Stored items
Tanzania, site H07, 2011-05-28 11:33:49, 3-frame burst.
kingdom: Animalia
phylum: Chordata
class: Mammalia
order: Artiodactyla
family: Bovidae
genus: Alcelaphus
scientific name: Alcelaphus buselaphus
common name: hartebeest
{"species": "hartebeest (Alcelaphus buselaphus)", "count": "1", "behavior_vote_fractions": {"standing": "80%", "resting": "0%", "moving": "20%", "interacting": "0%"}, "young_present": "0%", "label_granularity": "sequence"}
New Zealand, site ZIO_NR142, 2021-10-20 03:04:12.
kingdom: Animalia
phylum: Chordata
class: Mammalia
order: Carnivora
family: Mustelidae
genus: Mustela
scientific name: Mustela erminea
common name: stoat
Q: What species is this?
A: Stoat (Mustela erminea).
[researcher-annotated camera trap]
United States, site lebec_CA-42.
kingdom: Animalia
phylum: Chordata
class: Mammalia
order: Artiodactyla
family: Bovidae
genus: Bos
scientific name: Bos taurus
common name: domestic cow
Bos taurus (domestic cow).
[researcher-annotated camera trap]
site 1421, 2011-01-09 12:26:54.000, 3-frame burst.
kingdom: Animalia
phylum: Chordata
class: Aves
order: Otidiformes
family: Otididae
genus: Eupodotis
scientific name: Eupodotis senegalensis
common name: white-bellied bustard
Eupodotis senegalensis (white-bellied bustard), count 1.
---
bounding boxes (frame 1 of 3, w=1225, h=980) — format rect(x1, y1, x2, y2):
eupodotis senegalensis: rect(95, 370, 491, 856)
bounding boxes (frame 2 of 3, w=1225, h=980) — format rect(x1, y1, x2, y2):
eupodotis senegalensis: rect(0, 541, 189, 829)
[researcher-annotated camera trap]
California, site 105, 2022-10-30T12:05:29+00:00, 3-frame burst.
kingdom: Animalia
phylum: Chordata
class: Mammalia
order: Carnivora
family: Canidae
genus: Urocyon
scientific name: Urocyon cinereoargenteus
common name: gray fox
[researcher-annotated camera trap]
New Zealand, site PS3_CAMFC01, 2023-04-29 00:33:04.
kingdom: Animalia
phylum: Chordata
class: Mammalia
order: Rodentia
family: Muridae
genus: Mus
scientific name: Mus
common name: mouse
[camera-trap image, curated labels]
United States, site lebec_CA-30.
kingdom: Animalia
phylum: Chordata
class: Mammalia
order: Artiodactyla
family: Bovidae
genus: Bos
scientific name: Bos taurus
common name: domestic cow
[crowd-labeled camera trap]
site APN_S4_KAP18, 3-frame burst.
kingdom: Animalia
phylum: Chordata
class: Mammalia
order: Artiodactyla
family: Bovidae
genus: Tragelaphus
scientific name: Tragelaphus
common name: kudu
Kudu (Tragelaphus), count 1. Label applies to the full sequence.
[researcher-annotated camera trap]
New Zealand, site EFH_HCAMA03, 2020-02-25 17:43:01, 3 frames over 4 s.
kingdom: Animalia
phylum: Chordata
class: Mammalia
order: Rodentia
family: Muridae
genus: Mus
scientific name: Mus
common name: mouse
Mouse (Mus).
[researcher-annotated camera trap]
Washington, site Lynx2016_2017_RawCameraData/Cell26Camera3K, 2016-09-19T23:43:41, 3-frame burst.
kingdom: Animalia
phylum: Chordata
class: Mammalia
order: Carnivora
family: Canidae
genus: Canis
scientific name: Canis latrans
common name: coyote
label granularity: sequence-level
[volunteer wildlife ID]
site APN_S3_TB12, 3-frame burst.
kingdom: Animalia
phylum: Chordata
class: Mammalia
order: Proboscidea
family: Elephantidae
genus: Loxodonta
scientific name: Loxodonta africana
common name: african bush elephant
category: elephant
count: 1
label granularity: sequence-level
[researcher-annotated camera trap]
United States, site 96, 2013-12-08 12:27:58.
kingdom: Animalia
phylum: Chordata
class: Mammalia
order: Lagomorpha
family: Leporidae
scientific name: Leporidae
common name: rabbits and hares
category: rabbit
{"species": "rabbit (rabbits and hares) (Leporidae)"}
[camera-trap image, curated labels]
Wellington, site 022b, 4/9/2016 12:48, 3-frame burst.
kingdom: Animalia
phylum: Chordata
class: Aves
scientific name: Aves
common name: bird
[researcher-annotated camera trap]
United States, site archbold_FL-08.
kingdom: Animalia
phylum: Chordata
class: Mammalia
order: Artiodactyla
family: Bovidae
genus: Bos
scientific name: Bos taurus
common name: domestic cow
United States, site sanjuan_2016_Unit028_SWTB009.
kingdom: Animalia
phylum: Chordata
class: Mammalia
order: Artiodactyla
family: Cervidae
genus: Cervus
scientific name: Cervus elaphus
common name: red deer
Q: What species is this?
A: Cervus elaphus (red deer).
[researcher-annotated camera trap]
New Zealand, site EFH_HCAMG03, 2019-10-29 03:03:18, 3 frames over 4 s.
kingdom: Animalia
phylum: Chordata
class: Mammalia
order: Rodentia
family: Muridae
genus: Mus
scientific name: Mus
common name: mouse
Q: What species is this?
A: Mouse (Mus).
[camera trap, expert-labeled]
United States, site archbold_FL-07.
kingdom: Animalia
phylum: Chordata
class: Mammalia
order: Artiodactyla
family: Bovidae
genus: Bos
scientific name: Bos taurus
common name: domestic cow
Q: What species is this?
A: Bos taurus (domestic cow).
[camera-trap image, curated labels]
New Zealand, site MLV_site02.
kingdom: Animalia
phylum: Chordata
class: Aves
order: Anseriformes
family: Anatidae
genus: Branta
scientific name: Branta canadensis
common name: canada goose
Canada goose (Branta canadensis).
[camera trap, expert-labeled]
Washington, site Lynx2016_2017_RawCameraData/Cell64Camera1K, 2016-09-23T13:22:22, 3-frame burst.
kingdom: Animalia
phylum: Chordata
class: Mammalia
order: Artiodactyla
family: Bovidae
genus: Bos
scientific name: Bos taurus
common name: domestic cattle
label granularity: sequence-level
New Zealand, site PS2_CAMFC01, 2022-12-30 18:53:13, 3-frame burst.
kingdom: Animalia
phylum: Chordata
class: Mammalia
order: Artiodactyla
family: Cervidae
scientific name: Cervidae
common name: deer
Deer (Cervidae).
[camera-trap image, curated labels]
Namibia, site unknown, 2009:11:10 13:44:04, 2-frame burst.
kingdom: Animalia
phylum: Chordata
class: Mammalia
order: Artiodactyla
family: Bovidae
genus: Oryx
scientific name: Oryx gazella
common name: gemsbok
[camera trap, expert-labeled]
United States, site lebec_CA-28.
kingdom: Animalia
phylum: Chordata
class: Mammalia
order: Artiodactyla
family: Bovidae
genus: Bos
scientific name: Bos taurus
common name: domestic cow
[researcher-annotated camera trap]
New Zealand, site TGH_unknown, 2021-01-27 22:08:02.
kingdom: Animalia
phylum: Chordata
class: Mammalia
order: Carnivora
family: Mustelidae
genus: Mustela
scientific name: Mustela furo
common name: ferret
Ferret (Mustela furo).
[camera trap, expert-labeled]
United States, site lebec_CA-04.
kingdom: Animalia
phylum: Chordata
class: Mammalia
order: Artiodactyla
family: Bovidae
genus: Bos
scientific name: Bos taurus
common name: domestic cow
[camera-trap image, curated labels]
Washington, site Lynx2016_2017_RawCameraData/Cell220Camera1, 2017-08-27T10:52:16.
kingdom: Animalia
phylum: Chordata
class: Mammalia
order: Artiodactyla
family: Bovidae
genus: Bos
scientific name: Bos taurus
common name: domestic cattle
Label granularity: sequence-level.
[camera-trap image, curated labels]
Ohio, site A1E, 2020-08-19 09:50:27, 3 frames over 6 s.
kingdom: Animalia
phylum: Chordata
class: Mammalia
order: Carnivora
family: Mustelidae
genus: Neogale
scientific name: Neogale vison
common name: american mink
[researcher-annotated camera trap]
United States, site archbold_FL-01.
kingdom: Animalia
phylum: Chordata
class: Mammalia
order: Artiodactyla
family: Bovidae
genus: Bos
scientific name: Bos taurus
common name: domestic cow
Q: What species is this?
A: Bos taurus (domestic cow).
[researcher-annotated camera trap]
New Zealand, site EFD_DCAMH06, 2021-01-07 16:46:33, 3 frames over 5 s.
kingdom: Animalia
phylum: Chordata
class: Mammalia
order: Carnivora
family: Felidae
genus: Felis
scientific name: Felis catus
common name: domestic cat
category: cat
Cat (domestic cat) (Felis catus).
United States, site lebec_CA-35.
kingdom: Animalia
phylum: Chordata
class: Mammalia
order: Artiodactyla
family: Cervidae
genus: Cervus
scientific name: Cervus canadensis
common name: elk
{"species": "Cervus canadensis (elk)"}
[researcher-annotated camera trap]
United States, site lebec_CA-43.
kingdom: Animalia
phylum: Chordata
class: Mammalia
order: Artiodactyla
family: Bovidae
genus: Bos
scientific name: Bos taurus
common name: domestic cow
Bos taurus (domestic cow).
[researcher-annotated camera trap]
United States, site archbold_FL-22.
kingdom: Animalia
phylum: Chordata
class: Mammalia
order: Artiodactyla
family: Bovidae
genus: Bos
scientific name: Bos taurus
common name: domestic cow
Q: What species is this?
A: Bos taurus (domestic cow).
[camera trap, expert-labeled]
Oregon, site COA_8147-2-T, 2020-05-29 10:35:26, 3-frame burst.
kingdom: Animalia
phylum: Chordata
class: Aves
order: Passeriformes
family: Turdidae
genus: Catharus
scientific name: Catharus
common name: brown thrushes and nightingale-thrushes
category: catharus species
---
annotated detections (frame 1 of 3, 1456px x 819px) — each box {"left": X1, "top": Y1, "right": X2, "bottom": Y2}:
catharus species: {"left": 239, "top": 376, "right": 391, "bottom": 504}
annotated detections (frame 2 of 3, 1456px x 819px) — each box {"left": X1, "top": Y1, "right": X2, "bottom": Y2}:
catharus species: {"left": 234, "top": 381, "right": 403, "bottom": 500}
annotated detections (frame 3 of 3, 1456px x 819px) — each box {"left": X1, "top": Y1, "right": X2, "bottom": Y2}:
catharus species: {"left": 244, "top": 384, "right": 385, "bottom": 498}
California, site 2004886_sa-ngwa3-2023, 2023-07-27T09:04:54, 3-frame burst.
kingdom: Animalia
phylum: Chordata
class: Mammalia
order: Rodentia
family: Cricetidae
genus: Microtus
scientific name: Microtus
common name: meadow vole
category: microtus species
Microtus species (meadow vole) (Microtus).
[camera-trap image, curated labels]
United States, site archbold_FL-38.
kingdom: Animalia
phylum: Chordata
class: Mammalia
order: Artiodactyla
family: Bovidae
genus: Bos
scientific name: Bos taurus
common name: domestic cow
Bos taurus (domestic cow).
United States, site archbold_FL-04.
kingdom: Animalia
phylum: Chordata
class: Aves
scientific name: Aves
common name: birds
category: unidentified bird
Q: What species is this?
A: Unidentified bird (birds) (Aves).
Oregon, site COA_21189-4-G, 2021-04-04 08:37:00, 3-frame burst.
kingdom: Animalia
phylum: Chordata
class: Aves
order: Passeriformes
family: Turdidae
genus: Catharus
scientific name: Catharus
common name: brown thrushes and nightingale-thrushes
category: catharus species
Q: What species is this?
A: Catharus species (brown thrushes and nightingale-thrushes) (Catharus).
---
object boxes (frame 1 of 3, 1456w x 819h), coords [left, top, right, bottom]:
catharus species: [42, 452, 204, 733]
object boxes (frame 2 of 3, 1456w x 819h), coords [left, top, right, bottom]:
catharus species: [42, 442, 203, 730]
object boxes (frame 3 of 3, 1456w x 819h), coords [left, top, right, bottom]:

**Task objective:** Reproduce every line in the records above that contains the word "Cervus".

**Exercise output:**
genus: Cervus
scientific name: Cervus elaphus
A: Cervus elaphus (red deer).
genus: Cervus
scientific name: Cervus canadensis
{"species": "Cervus canadensis (elk)"}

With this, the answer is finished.